La Felin lui lance un sourire énigmatique et accélère sa course. Les quatre itinérants se retrouvent sur la grande place du village. Là, se dresse devant eux une créature immense semblable à un vers des sables à la gueule circulaire munie de plusieurs rangées de dents concentriques. Elle s’élève sur cinq mètres de haut et est supportée par dix pattes, chacune se finissant en une lame au fil acéré. Sur son corps, les visages anthéens hurlent de souffrance et d’agonie et vomissent parfois des jets de matière noire évoquant des immondices. L’incarnation détruit tout autour d’elle, maisons, échoppes et écrasent les passants qui n’ont pas réussi à trouver un abri. D’un coup d’œil, le groupe sait avec certitude qu’ils ne peuvent venir à bout de la créature. La retraite est la seule solution. D’un bloc, ils se retournent et s’apprêtent à fuir. L’incarnation les a repérés et elle crache des flammes noires qui viennent bloquer l’issue. Ils sont acculés dans une ruelle, l’incarnation s’avançant vers eux, menaçante. Mak se saisit d’une de ses grenades à fragmentation. Il dégoupille, arme son bras et la lance de toutes ses forces vers la tête de la créature des ténèbres. Grenade décrit un arc de cercle mais manque la créature d’un bon mètre et vient exploser contre une façade. Les morceaux de pierres partent en tous sens et le souffle de l’explosion ne fait que peu de dégâts à l’incarnation. G’d’nissing pense détecter une opportunité pour se faufiler entre les multiples pattes de la créature. Il se jette en avant, se contorsionne de droite et de gauche. Il réussit à esquiver quelques coups d’épées mais une des épées vient s’enfoncer dans son flan. Il se plie en deux et se jette en avant. D’une roulade, il se retrouve un derrière la créature, loin de ses compagnons. Blessé, il ne peut se relever. L’incarnation continue de s’avancer vers Passion d’Ecorce, Mapoo et Mak. Au moment où elle s’apprête à attaquer, un vieux Mélodien se place face à la créature d’horreur et l’interpelle dans une langue inconnue. Ils échangent quelques minutes.
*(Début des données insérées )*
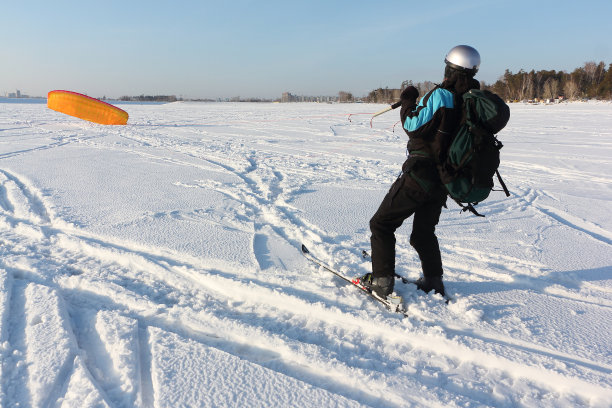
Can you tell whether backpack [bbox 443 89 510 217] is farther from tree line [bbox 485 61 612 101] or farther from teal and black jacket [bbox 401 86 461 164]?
tree line [bbox 485 61 612 101]

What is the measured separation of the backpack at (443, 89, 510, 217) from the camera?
2.18 meters

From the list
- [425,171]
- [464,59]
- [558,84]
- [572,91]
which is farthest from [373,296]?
[558,84]

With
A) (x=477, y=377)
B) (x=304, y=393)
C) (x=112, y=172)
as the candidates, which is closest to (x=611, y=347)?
(x=477, y=377)

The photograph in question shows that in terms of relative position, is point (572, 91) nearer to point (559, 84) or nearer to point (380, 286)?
point (559, 84)

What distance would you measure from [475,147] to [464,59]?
0.57m

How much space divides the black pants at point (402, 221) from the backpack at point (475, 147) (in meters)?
0.22

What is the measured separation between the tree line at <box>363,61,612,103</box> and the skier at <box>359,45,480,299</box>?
48899 mm

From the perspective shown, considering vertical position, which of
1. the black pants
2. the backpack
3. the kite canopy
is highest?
the kite canopy

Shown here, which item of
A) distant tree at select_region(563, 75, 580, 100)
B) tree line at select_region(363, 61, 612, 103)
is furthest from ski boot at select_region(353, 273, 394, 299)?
distant tree at select_region(563, 75, 580, 100)

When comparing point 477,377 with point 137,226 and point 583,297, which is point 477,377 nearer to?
point 583,297

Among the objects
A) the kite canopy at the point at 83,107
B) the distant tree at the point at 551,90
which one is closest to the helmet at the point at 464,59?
the kite canopy at the point at 83,107

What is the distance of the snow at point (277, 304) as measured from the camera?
6.76 ft

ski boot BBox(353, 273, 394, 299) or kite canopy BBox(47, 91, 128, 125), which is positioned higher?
kite canopy BBox(47, 91, 128, 125)

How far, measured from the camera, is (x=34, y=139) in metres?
11.6
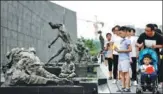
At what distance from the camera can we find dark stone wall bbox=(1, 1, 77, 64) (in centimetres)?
1748

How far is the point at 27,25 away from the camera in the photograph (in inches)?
881

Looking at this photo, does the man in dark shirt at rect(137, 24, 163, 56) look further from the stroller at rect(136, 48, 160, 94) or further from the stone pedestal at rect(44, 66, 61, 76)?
the stone pedestal at rect(44, 66, 61, 76)

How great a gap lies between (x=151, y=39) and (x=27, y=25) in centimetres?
1432

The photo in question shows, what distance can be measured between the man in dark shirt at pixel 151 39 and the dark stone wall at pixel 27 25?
9024 millimetres

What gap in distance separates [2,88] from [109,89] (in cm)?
262

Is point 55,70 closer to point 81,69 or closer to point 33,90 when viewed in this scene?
point 81,69

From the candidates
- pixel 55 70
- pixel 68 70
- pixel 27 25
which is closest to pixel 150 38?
pixel 68 70

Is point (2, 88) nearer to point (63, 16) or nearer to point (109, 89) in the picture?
point (109, 89)

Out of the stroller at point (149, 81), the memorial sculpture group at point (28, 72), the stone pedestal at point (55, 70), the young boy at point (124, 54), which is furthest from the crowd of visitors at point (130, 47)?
the stone pedestal at point (55, 70)

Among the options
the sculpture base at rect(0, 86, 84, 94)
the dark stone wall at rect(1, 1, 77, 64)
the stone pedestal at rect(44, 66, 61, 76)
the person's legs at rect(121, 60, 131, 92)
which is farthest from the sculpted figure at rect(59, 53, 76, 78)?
the dark stone wall at rect(1, 1, 77, 64)

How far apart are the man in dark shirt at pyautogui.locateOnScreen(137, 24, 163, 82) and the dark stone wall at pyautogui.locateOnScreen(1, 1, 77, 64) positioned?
902cm

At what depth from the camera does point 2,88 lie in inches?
366

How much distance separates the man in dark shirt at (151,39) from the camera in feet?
28.4

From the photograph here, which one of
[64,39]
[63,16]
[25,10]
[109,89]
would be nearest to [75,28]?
[63,16]
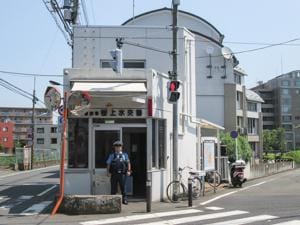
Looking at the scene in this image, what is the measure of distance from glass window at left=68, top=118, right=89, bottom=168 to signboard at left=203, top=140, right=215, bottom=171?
25.4 feet

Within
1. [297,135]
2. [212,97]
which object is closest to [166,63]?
[212,97]

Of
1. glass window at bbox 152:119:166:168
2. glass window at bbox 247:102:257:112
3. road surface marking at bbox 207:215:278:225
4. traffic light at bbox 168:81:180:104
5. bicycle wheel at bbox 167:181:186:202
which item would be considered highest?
glass window at bbox 247:102:257:112

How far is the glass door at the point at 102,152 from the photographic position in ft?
57.4

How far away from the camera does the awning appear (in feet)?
56.1

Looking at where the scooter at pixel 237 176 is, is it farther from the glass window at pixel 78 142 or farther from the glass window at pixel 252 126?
the glass window at pixel 252 126

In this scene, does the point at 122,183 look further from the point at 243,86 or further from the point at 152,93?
the point at 243,86

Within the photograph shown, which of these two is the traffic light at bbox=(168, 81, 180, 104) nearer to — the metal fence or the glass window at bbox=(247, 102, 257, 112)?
the metal fence

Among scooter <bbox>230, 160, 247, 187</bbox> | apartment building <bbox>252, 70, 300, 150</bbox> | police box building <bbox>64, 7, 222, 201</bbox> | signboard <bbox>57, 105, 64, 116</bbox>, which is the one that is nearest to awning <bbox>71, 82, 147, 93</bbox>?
police box building <bbox>64, 7, 222, 201</bbox>

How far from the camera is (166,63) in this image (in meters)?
23.2

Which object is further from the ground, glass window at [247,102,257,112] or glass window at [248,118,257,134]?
glass window at [247,102,257,112]

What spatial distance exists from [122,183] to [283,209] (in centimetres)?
485

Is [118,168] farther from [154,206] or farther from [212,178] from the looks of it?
[212,178]

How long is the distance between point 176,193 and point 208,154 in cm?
656

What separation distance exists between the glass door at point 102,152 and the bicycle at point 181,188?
7.69ft
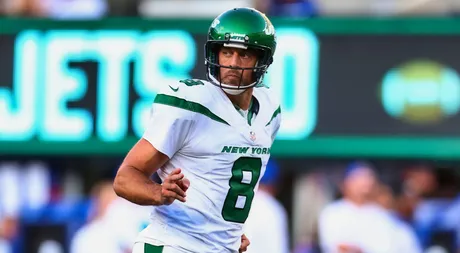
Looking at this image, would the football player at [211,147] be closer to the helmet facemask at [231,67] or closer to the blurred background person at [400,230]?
the helmet facemask at [231,67]

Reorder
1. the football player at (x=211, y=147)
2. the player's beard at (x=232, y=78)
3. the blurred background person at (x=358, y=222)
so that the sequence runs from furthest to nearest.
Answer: the blurred background person at (x=358, y=222) < the player's beard at (x=232, y=78) < the football player at (x=211, y=147)

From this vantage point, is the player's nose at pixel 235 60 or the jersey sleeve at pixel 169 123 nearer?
the jersey sleeve at pixel 169 123

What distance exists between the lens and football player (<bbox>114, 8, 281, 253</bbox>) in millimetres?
4859

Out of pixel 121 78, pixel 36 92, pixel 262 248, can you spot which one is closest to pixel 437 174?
pixel 262 248

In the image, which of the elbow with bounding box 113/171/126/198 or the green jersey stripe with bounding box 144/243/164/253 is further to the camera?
the green jersey stripe with bounding box 144/243/164/253

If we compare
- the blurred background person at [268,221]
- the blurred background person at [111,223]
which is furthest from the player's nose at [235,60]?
the blurred background person at [111,223]

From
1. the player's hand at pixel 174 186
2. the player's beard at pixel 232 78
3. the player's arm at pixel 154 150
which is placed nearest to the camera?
the player's hand at pixel 174 186

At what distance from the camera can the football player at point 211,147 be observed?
4859 mm

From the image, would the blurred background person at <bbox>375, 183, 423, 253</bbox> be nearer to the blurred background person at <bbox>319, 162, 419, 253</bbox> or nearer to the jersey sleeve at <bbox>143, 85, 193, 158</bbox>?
the blurred background person at <bbox>319, 162, 419, 253</bbox>

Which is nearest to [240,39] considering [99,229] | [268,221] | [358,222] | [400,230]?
[268,221]

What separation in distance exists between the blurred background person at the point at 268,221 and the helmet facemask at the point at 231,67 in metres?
3.57

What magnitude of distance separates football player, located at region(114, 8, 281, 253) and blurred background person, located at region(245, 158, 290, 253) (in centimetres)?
351

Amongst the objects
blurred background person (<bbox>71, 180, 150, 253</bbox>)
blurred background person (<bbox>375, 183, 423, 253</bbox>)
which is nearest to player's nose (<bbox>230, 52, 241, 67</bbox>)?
blurred background person (<bbox>71, 180, 150, 253</bbox>)

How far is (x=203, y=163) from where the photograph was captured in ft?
16.3
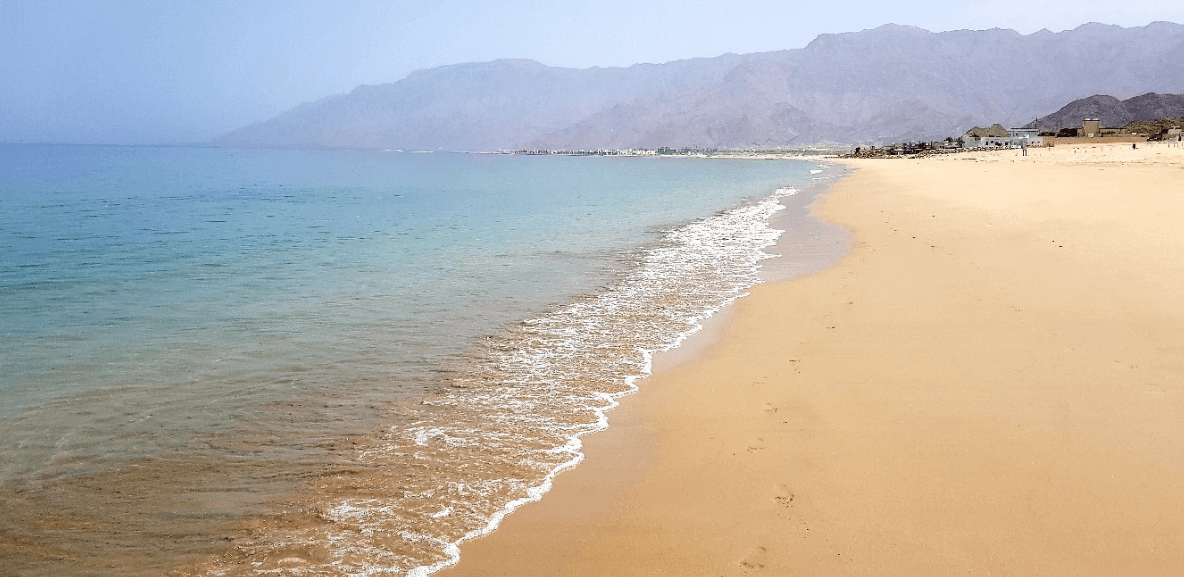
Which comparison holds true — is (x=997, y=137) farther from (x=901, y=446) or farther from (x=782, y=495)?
(x=782, y=495)

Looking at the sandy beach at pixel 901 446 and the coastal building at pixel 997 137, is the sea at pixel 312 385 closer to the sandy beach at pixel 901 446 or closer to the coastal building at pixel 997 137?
the sandy beach at pixel 901 446

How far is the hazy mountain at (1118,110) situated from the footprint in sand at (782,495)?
15013 cm

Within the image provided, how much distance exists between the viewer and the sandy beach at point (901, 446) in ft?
13.5

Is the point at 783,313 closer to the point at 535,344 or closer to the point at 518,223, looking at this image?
the point at 535,344

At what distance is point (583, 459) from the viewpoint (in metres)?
5.65

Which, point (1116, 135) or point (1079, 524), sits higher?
point (1116, 135)

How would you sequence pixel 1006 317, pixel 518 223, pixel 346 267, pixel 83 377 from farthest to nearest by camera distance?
pixel 518 223
pixel 346 267
pixel 1006 317
pixel 83 377

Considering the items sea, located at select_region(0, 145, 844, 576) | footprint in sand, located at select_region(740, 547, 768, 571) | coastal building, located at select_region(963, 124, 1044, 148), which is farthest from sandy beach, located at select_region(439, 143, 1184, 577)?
coastal building, located at select_region(963, 124, 1044, 148)

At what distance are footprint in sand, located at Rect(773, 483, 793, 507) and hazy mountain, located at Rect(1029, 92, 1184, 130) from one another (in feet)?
493

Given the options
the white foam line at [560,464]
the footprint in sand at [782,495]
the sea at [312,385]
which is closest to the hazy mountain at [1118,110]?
the sea at [312,385]

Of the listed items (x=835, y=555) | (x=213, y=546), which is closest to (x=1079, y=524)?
(x=835, y=555)

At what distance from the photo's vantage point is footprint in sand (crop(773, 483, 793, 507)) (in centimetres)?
471

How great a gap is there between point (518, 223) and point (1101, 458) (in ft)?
71.9

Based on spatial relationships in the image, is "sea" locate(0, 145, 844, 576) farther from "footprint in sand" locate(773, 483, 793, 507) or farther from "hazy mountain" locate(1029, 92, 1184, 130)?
"hazy mountain" locate(1029, 92, 1184, 130)
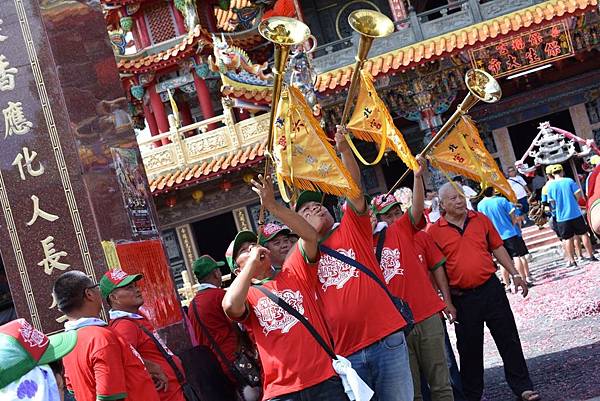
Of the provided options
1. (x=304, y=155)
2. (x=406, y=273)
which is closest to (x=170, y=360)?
(x=304, y=155)

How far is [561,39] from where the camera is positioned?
1552 cm

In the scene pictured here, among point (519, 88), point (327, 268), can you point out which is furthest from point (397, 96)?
point (327, 268)

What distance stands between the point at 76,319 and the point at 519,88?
15.1m

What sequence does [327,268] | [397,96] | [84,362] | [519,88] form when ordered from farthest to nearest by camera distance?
[519,88] < [397,96] < [327,268] < [84,362]

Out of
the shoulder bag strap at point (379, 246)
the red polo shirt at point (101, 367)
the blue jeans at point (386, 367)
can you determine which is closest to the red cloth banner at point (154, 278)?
the shoulder bag strap at point (379, 246)

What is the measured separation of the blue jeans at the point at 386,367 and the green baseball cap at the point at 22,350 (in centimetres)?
194

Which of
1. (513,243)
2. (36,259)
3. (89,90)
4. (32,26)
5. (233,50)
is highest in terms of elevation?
(233,50)

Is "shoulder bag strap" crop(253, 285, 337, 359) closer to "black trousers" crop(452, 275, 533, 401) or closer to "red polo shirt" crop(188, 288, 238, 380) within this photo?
"red polo shirt" crop(188, 288, 238, 380)

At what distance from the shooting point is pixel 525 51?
51.2 feet

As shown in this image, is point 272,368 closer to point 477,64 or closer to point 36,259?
point 36,259

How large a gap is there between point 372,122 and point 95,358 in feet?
9.50

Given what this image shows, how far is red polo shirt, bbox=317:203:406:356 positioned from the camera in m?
4.68

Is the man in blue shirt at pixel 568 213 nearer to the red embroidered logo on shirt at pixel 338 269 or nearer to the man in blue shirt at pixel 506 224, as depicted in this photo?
the man in blue shirt at pixel 506 224

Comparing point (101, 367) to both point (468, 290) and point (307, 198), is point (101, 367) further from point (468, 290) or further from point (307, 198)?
point (468, 290)
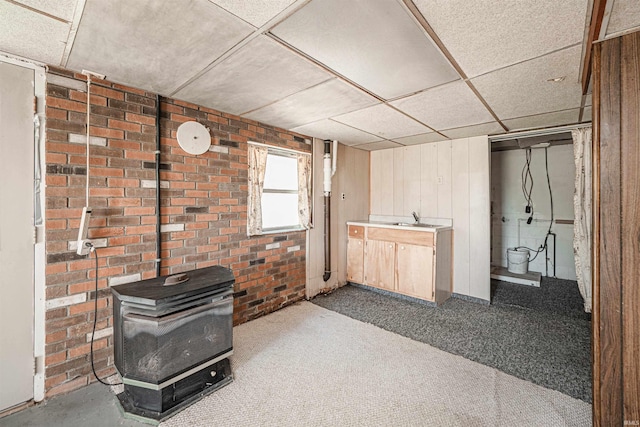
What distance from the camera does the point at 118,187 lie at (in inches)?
86.9

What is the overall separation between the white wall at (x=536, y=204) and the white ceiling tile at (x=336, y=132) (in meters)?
3.16

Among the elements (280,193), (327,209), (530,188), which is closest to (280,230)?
(280,193)

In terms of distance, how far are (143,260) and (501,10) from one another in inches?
115

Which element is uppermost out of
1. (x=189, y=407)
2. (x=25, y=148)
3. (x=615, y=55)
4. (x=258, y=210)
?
(x=615, y=55)

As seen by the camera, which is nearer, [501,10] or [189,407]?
[501,10]

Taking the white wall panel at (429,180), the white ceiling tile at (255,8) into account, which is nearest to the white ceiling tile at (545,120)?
the white wall panel at (429,180)

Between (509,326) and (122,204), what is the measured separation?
13.1 ft

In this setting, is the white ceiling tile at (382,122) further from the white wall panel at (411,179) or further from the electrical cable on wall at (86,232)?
the electrical cable on wall at (86,232)

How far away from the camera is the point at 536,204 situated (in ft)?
16.7

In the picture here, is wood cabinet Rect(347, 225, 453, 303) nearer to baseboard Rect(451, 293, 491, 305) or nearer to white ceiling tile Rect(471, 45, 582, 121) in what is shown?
baseboard Rect(451, 293, 491, 305)

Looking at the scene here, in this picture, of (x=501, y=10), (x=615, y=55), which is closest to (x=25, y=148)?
(x=501, y=10)

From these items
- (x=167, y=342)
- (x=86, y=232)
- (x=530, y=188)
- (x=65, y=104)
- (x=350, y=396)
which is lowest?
(x=350, y=396)

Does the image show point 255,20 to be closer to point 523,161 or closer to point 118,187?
point 118,187

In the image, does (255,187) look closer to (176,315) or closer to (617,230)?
(176,315)
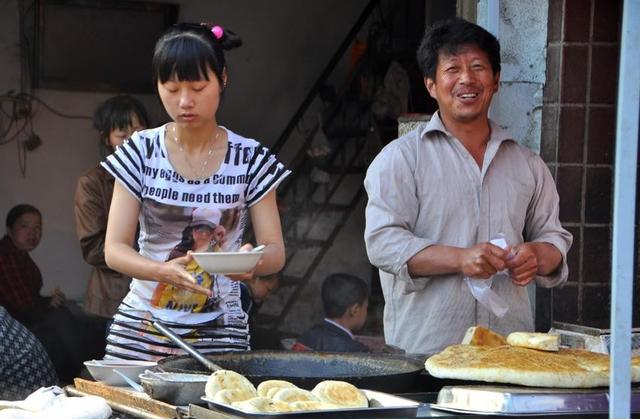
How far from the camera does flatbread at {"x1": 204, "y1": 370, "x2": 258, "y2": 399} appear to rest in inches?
99.4

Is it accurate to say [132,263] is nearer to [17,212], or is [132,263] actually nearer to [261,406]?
[261,406]

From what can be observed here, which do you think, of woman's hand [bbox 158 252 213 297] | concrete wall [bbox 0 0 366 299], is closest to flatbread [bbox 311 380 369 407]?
woman's hand [bbox 158 252 213 297]

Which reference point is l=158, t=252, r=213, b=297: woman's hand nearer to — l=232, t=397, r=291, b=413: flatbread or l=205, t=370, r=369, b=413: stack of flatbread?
l=205, t=370, r=369, b=413: stack of flatbread

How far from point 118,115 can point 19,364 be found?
2322mm

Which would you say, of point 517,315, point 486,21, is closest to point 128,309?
point 517,315

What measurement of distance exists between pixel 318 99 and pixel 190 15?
1315 millimetres

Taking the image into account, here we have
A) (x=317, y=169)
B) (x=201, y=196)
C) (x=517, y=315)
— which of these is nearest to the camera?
(x=201, y=196)

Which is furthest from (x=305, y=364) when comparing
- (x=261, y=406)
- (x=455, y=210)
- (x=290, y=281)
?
(x=290, y=281)

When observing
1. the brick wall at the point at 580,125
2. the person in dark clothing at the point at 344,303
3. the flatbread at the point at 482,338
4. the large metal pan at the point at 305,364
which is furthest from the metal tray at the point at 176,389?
the person in dark clothing at the point at 344,303

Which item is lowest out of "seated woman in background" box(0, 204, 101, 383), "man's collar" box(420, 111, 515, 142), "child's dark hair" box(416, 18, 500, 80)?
"seated woman in background" box(0, 204, 101, 383)

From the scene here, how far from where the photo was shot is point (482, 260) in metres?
3.56

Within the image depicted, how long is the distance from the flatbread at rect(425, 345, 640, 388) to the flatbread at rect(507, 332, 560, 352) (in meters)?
0.03

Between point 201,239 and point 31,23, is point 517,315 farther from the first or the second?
point 31,23

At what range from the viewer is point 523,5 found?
5.33m
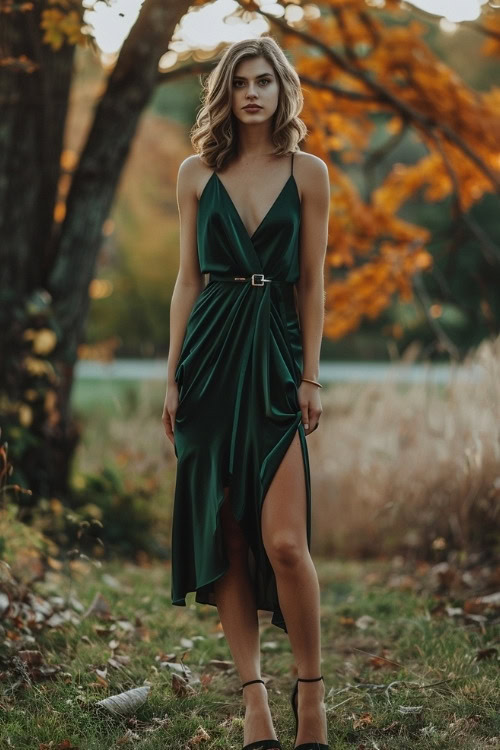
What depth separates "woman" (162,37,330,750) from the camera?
2.43 meters

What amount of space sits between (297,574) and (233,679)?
33.8 inches

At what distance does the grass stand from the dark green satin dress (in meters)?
0.37

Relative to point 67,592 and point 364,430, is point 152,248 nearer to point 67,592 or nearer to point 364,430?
point 364,430

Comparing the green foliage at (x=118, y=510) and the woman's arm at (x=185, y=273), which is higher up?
the woman's arm at (x=185, y=273)

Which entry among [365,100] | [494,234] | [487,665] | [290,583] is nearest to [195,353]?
[290,583]

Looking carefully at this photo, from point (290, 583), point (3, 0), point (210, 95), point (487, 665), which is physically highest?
point (3, 0)

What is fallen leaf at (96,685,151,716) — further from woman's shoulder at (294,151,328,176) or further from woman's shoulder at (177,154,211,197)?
woman's shoulder at (294,151,328,176)

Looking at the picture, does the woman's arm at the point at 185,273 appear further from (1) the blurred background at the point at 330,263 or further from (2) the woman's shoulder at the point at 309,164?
(1) the blurred background at the point at 330,263

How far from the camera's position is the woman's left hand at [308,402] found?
8.27ft

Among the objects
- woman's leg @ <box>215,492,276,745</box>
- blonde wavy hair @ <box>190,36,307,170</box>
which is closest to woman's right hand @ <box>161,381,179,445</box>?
woman's leg @ <box>215,492,276,745</box>

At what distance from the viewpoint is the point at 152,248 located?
13.9m

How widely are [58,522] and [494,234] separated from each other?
14.9 meters

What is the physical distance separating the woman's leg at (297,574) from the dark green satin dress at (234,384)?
0.12 feet

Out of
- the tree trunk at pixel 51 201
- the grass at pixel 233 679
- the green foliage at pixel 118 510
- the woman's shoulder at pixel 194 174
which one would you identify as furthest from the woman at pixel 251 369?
the green foliage at pixel 118 510
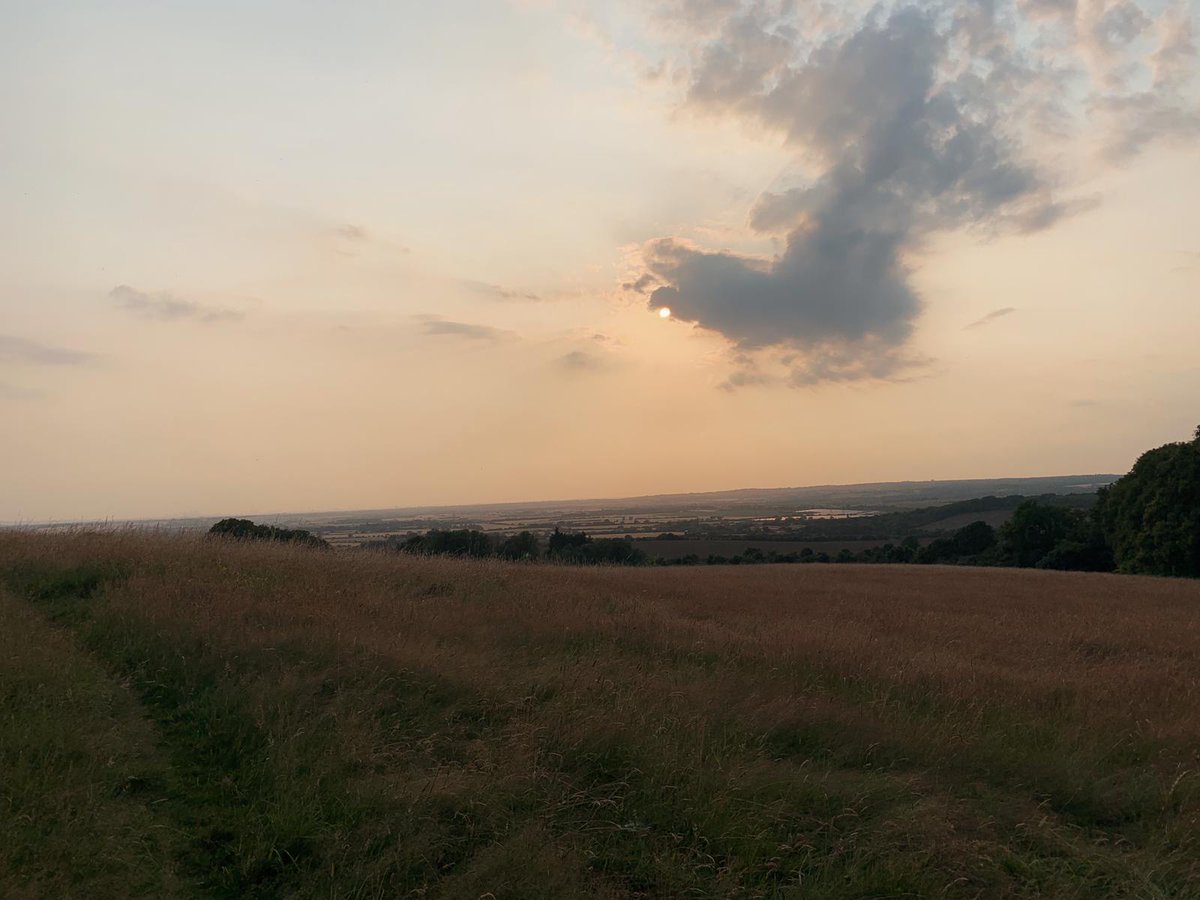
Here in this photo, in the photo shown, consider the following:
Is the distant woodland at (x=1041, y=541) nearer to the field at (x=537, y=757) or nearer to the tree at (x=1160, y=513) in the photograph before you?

- « I Ket Sto Sdirimori » lance la créature avant de quitter le village.

Mak qui a des rudiments de nécrosien, comprend la teneur globale de l’échange et transmet à ces compagnons ce qu’il a compris.

- « Le Mélodien essaye de calmer l’incarnation en lui proposant un pacte. La créature veut une Pierre d’âme. Elle nous laisse trente heures pour la lui apporter. »

À la suite du départ de la créature, le Mélodien s’approche des compagnons qui se sont rassemblés autour de G’d’nissing qui se relève péniblement. Une douleur à la main droite fait sursauter nos compagnons qui regardent une étoile noire à cinq branches apparaitre dans la paume de leurs mains. En jetant un œil autour d’eux, ils se rendent compte que tous les habitants sont marqués au niveau de la main droite. Le Mélodien s’adresse aux itinérants. Il est tremblant et regarde tout autour de lui.

- « Comment allez-vous ? »

- « Qui êtes-vous ? Pourquoi parlez-vous le nécrotique ? » demande Passion d’Ecorce sur la défensive.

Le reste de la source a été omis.